◆ PROBLEM
Print every line of the material below word for word, with no changes.

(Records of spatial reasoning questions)
---*---

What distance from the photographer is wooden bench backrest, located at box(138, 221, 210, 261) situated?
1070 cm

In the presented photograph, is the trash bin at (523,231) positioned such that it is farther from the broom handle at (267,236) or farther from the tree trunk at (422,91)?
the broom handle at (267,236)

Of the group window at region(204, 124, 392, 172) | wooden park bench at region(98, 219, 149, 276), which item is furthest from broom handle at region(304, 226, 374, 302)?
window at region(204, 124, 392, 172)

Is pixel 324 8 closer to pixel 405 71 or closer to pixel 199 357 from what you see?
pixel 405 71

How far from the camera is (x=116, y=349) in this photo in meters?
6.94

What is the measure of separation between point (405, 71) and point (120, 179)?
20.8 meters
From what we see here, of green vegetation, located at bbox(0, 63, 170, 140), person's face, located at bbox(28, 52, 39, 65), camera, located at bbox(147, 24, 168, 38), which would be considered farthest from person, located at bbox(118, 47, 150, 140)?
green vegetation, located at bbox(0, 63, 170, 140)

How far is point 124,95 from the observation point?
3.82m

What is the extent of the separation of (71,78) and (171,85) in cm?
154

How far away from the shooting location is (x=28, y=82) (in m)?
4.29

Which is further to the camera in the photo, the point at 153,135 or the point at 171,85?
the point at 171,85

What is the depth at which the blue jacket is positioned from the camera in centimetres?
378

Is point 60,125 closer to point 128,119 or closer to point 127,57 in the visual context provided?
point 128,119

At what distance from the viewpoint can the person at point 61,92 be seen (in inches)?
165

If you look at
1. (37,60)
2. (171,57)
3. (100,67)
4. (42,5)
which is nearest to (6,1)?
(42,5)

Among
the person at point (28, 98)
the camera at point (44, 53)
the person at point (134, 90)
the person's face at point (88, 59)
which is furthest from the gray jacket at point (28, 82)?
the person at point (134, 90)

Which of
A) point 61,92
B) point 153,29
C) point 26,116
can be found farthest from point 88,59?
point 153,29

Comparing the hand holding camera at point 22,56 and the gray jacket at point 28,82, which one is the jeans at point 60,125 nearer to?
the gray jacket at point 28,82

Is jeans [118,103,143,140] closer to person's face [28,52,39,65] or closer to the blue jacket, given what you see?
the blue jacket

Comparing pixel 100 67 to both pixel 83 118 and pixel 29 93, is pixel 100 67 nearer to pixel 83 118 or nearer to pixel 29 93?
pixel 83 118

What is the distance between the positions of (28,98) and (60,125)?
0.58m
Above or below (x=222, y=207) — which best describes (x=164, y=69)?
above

---*---

◆ CORRECT RESPONSE
What distance from the photographer is wooden bench backrest, located at box(138, 221, 210, 261) situated?
1070 cm

In the presented photograph, is the trash bin at (523,231) positioned such that it is farther from the broom handle at (267,236) or farther from the tree trunk at (422,91)?
the broom handle at (267,236)

Of the group window at region(204, 124, 392, 172) | wooden park bench at region(98, 219, 149, 276), which item is furthest from broom handle at region(304, 226, 374, 302)?
window at region(204, 124, 392, 172)

Is pixel 324 8 closer to pixel 405 71 or closer to pixel 199 357 from what you see?
pixel 405 71

How far from the camera is (x=116, y=349) in this photo in meters?
6.94

What is the measure of separation between point (405, 71) and point (120, 179)?
20.8 meters
From what we see here, of green vegetation, located at bbox(0, 63, 170, 140), person's face, located at bbox(28, 52, 39, 65), camera, located at bbox(147, 24, 168, 38), which would be considered farthest from person, located at bbox(118, 47, 150, 140)?
green vegetation, located at bbox(0, 63, 170, 140)

How far is point 124,95 from the observation point?
3.82m

What is the extent of the separation of (71,78) and (171,85) in cm?
154

How far away from the shooting location is (x=28, y=82) (in m)?
4.29

Which is further to the camera in the photo, the point at 153,135 or the point at 171,85?
the point at 171,85

What is the depth at which the blue jacket is positioned from the camera in centimetres?
378

Is point 60,125 closer to point 128,119 or closer to point 127,57 in the visual context provided?
point 128,119

At what distance from the viewpoint can the person at point 61,92 be seen (in inches)?
165

If you look at
1. (37,60)
2. (171,57)
3. (100,67)
4. (42,5)
which is nearest to (6,1)?
(42,5)

Among
the person at point (28, 98)
the camera at point (44, 53)
the person at point (134, 90)
the person's face at point (88, 59)
which is furthest from the gray jacket at point (28, 82)?
the person at point (134, 90)

Which of
A) point 61,92
B) point 153,29
C) point 26,116
can be found farthest from point 88,59?
point 153,29

Comparing the hand holding camera at point 22,56 and the gray jacket at point 28,82, which one is the jeans at point 60,125 nearer to?
the gray jacket at point 28,82

Is jeans [118,103,143,140] closer to person's face [28,52,39,65] or closer to the blue jacket, given what you see?
the blue jacket

Comparing pixel 100 67 to both pixel 83 118 and pixel 29 93, is pixel 100 67 nearer to pixel 83 118 or nearer to pixel 29 93?
pixel 83 118

What is the distance between the positions of (28,98) and (60,125)?
0.58m
Above or below (x=222, y=207) — which best describes (x=164, y=69)?
above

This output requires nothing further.